### WHAT YOU NEED TO DO
A – From the constitutional text, list every manner of acting under which the incompatibility described in its first sentence still occurs.
B – Write the next part of the constitutional text, beginning after its final sentence.

### TEXT PASSAGE
● ● ● ● ●

The incompatibility to which the preceding paragraph refers will occur regardless [if] the Deputy or the Senator should act for himself or through an intermediate [person], natural or juridical, or through a society of persons of which he forms [a] party.
The Deputy or a Senator acting as attorney or mandatory in any class of trial, will cease in his position if he should exercise any influence before administrative or judicial authorities in favor [of] or in representation of the employer or of the workers in negotiations or labor conflicts, either of the public or private sector, or participating in them before any of the parties. The same penalty will be applied to the parliamentarian who acts or participates in student activities, regardless of the branch of education, for the purpose of infringing upon its normal course.
Without prejudice to that provided in the seventh paragraph of Numeral 15 of Article 19, the Deputy or Senator will, likewise, cease in his position if he verbally or in writing incites the alteration of the public order or causes change in the institutional juridical order by means other than those which this Constitution establishes, or gravely compromises the security or the honor of the Nation.

● ● ● ● ●

### DATASET SECTION
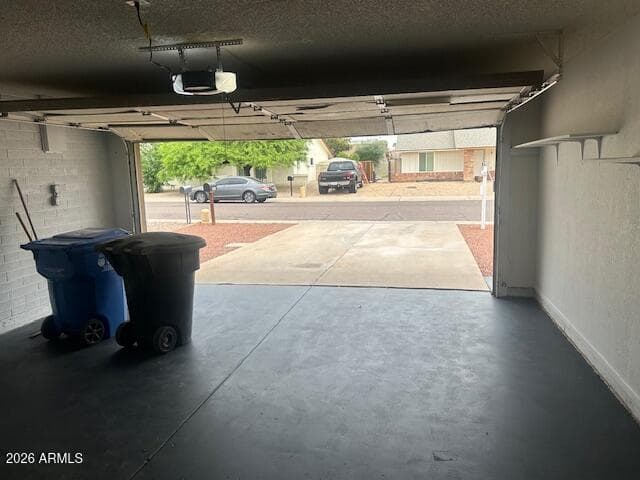 4001 W Villa Rita Dr — photo 12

● ● ● ● ●

### RESPONSES PER TASK
A –
- Acting for himself
- Acting through an intermediate person, natural or juridical
- Acting through a society of persons of which he forms a party

B –
He who should lose his position of Deputy or Senator on any of the grounds specified above, cannot opt for any function or public employment, whether of popular election or not, for a period of two years, except [in] the cases [specified] in the seventh paragraph of Numeral 15 of Article 19, in which the penalties provided in it will be applicable.
The Deputy or Senator who, during his term, loses any general requirement of eligibility or incurs in any of the causes of incompatibility to which Article 57 refers, will, likewise, cease in his functions, without prejudice to the exception provided in the second paragraph of Article 59 concerning the Ministers of State.
The Deputies and Senators may renounce their positions when they are affected by a grave illness that impedes them from carrying out [their functions] and the Constitutional Tribunal so qualifies [it].
Deputies and Senators only are inviolable for the opinions they manifest and the votes they emit in the performance of their responsibilities, in the sessions of the Chamber or in commissions.
No Deputy or Senator, as of the date of his election or as from his oath, according to the case, may be tried or deprived of his freedom, except in the case of a flagrant crime, if the Tribunal of Appeals of the respective jurisdiction, in plenary, has not previously authorized the accusation, declaring that there is cause for legal proceedings. This decision can be appealed before the Supreme Court.
Any Deputy or a Senator[,] in the case of being arrested for flagrant crime, will be brought immediately before the respective Tribunal of Appeals, with the corresponding summary information. The Tribunal will proceed in conformity with what is provided in the previous paragraph.
From the moment it is declared, by a final decision, that there is cause for legal proceedings, the imputed Deputy or Senator will be suspended from his position and submitted to the competent judge.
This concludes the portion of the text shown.